Unfortunately a significant portion of the tech community is in favor of these walled ~~prisons~~ gardens. Anything we try to do is doomed to fail without freedom to do what we want with devices we own, so until we get past that hurdle I'm hopeless that we'll be able to do anything about Chat Control.

  • > Indeed, that's why I'm not very hopeful about the future of our privacy.

    I'm not very hopeful about politics generally, for that very reason. The obvious solution is to work to make politics less of a determinant of outcomes.

    > First we need to crack open iOS and Android with anti-trust enforcement.

    Another political solution? Not going to happen. We need to work towards a functional mobile OS ecosystem that isn't controlled by Apple, Google, or the government. That won't be easy, and won't offer any immediate short-term options, but work is already in progress, and will in the long run be far more effective than waiting for politics to save us.

    • > Another political solution? Not going to happen.

      I hold out some hope that the EU "faction" responsible for the DMA makes enough progress in the coming years to make the lives of Chat Control proponents difficult by fighting for viability and complete independence of third party app stores. That's why I think it's critical for the EU to strike down Apple's (and now Google's) notarization process.

      I'd also invite those who support walled gardens and attack the EU for the DMA to rethink their position because if authoritarian legislation like Chat Control succeeds in the EU, it's definitely coming to the US next.

      Of course an independent OS would be the dream but I'm even less hopeful about that.

    • > The obvious solution is to work to make politics less of a determinant of outcomes.

      This statement is meaningless. You can’t finance, develop, build, sell, and operate an OS and phone in a vacuum outside the reach of “politics”.

> If 99% of the population don't care about your issue...

That depends largely on how the issue is presented.

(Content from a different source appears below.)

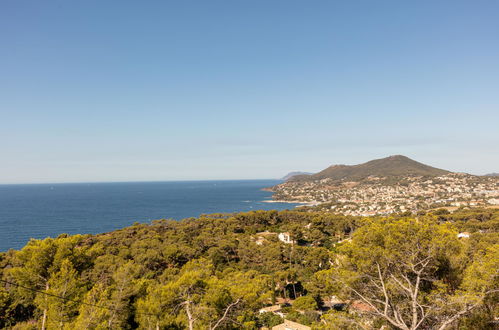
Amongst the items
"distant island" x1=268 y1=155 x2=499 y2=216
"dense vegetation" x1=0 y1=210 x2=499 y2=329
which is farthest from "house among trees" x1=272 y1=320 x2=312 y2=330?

For example, it is now seen as "only sensible" to use pseudonyms online to protect your true identity from random people.

Why does the same not apply to your other data?

Why should the government have access to pictures of your children?

  • Which is all well and good, and to the extent that people are won over to those arguments and create more political capital for putting an end to these privacy-violating policies, all for the better.

    But that's not a substitute for nor mutually exclusive with technical measures to protect privacy, which will work regardless of the political milieu.